## Start

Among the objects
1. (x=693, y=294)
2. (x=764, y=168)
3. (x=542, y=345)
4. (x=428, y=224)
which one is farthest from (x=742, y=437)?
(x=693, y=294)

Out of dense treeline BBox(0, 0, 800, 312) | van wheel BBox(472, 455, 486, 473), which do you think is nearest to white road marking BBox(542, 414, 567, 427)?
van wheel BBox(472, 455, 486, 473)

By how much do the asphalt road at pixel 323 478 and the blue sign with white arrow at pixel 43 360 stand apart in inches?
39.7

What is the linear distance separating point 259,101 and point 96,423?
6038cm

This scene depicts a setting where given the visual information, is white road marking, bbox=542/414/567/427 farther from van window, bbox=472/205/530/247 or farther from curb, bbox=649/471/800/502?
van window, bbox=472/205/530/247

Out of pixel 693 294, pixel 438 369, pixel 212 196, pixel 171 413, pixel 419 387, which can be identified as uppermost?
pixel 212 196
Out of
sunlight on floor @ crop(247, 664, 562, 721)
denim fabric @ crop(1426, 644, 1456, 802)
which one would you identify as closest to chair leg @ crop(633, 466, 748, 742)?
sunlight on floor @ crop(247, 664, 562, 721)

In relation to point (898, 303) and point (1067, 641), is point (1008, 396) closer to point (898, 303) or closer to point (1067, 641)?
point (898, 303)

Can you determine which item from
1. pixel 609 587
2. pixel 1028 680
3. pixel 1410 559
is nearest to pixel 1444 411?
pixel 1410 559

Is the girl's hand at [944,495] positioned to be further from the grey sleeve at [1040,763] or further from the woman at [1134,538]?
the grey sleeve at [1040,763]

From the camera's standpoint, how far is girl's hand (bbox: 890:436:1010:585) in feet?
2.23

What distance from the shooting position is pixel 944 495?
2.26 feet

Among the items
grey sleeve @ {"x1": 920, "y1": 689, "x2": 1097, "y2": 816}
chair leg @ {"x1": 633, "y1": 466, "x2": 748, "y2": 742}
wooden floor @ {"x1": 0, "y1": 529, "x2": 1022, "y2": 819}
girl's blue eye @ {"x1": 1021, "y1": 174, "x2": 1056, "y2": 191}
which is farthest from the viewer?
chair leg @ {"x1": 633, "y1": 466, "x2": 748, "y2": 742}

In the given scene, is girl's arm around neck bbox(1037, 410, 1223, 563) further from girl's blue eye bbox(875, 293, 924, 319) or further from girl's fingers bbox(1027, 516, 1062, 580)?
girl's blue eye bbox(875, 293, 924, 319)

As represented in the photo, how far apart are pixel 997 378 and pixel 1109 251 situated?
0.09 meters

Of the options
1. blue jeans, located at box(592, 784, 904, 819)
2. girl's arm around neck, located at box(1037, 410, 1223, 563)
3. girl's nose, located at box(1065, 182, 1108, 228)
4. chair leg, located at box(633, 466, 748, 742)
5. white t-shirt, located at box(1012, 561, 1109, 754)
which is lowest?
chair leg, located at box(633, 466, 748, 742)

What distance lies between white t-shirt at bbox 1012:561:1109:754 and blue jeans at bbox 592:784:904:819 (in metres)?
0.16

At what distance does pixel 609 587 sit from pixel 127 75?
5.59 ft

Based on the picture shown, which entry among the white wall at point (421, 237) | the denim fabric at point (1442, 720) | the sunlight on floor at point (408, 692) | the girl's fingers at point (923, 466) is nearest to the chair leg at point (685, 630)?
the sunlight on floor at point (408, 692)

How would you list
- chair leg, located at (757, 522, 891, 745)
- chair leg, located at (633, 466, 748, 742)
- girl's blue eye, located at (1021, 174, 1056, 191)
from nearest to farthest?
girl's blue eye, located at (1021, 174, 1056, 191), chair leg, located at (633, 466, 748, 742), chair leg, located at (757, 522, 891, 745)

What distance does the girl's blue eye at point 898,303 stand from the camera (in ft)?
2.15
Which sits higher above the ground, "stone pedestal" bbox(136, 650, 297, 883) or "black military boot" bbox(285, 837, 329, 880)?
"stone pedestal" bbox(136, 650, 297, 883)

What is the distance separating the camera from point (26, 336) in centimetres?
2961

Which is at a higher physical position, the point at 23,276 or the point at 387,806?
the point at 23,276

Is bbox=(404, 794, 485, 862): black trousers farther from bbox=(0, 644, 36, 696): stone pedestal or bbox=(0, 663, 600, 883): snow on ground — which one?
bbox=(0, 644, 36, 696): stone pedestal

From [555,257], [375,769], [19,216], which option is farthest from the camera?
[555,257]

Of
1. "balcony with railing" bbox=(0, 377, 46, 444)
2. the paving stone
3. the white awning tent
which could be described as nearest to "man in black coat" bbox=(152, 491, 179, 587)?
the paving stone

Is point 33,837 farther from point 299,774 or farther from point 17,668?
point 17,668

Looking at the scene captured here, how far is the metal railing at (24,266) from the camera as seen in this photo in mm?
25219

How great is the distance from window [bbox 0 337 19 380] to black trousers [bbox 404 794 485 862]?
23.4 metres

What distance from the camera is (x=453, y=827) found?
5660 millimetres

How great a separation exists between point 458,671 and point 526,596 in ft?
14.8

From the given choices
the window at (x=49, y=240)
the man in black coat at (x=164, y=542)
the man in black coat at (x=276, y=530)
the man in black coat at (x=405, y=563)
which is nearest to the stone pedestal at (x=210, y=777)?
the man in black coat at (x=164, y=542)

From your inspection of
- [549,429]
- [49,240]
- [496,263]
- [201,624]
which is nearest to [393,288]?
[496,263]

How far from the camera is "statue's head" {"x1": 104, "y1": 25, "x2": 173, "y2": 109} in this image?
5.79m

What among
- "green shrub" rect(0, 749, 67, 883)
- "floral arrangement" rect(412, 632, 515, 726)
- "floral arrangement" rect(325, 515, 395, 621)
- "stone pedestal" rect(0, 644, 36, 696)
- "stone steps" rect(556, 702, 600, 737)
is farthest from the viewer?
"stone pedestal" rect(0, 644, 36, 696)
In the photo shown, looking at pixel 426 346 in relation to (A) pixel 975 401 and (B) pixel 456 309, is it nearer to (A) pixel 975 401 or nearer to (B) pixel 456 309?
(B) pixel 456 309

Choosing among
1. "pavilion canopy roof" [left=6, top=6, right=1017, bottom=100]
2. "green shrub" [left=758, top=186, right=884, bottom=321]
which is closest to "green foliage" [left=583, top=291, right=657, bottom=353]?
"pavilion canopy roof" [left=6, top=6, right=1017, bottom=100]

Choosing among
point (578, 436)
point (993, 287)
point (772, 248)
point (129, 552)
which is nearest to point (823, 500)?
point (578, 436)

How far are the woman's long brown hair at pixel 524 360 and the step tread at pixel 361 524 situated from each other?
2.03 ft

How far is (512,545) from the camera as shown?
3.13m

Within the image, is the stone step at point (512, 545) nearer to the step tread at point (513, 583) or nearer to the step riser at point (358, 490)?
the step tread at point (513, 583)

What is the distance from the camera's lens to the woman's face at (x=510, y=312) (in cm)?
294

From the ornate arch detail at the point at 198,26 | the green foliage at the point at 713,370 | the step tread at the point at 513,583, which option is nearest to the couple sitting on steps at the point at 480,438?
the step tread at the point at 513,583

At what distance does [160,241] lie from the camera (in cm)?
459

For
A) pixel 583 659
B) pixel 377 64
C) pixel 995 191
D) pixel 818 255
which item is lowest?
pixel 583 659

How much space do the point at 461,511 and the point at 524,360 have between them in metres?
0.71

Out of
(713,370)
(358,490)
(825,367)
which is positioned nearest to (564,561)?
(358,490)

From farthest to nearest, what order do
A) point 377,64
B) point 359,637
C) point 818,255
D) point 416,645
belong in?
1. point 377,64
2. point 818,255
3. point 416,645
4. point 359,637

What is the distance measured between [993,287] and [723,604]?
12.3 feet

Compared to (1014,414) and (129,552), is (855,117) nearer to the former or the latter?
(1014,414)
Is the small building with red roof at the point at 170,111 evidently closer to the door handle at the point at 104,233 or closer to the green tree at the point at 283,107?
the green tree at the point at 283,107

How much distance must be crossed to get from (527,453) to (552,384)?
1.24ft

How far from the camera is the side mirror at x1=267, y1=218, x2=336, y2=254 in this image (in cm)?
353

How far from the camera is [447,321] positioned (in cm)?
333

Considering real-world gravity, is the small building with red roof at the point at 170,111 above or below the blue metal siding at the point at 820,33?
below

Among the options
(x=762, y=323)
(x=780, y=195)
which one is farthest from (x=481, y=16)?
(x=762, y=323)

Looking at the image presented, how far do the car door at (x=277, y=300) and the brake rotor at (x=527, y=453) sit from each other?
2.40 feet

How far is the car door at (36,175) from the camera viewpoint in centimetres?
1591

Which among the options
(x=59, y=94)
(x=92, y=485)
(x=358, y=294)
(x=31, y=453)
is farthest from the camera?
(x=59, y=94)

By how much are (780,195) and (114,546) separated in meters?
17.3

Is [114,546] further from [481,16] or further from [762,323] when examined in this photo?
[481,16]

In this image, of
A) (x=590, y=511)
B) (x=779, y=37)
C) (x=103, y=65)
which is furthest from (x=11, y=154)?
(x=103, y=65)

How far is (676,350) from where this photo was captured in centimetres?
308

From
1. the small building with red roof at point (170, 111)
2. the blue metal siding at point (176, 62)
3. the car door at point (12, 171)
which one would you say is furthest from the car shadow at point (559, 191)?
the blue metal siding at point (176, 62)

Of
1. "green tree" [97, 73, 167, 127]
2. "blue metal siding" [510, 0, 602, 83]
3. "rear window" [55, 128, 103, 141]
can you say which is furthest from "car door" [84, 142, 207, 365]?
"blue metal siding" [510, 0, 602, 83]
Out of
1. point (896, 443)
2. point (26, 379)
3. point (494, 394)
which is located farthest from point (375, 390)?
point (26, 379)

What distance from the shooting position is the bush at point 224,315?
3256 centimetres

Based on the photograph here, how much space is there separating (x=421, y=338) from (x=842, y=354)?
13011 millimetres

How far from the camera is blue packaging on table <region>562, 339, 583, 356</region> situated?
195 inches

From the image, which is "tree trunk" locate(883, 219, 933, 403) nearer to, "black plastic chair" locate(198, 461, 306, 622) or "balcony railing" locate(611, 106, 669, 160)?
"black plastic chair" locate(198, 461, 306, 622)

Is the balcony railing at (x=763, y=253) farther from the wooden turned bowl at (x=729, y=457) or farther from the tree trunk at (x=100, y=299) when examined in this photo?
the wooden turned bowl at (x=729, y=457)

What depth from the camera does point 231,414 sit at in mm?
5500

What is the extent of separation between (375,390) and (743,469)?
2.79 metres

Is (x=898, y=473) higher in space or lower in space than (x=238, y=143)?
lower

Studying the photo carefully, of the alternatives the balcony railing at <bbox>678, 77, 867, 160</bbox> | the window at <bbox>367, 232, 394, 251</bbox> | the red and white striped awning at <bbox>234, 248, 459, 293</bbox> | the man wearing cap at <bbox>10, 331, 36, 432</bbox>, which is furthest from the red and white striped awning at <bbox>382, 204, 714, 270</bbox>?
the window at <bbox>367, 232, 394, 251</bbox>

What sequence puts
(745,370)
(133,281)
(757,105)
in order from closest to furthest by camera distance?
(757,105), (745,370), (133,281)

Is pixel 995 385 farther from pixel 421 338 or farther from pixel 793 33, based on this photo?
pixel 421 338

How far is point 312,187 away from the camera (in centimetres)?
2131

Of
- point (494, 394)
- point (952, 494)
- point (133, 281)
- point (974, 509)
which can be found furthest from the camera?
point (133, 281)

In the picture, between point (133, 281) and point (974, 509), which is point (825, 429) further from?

## End

### EXERCISE AIM
Return the line that contains "From the image, which" along with every line after it through the end of the entries, exactly, adding nothing.

### OUTPUT OF THE EXERCISE
From the image, which is "tree trunk" locate(883, 219, 933, 403) nearer to, "black plastic chair" locate(198, 461, 306, 622) or "balcony railing" locate(611, 106, 669, 160)?
"black plastic chair" locate(198, 461, 306, 622)

Is the balcony railing at (x=763, y=253) farther from the wooden turned bowl at (x=729, y=457) or farther from the tree trunk at (x=100, y=299) when examined in this photo?
the wooden turned bowl at (x=729, y=457)

What depth from the camera does point 231,414 sit at in mm?
5500

What is the extent of separation between (375,390) and (743,469)?
2.79 metres

Is (x=898, y=473) higher in space or lower in space than (x=238, y=143)?
lower

Studying the photo carefully, of the alternatives the balcony railing at <bbox>678, 77, 867, 160</bbox> | the window at <bbox>367, 232, 394, 251</bbox> | the red and white striped awning at <bbox>234, 248, 459, 293</bbox> | the man wearing cap at <bbox>10, 331, 36, 432</bbox>, which is furthest from the red and white striped awning at <bbox>382, 204, 714, 270</bbox>?
the window at <bbox>367, 232, 394, 251</bbox>

What sequence puts
(745,370)
(133,281)
(757,105)
in order from closest to furthest by camera distance?
(757,105), (745,370), (133,281)

Is pixel 995 385 farther from pixel 421 338 or farther from pixel 793 33, based on this photo?
pixel 421 338

How far is point 312,187 away from the camera (in centimetres)?
2131

Of
- point (494, 394)
- point (952, 494)
- point (133, 281)
- point (974, 509)
which can be found furthest from the camera?
point (133, 281)

In the picture, between point (133, 281) and point (974, 509), which is point (825, 429) further from?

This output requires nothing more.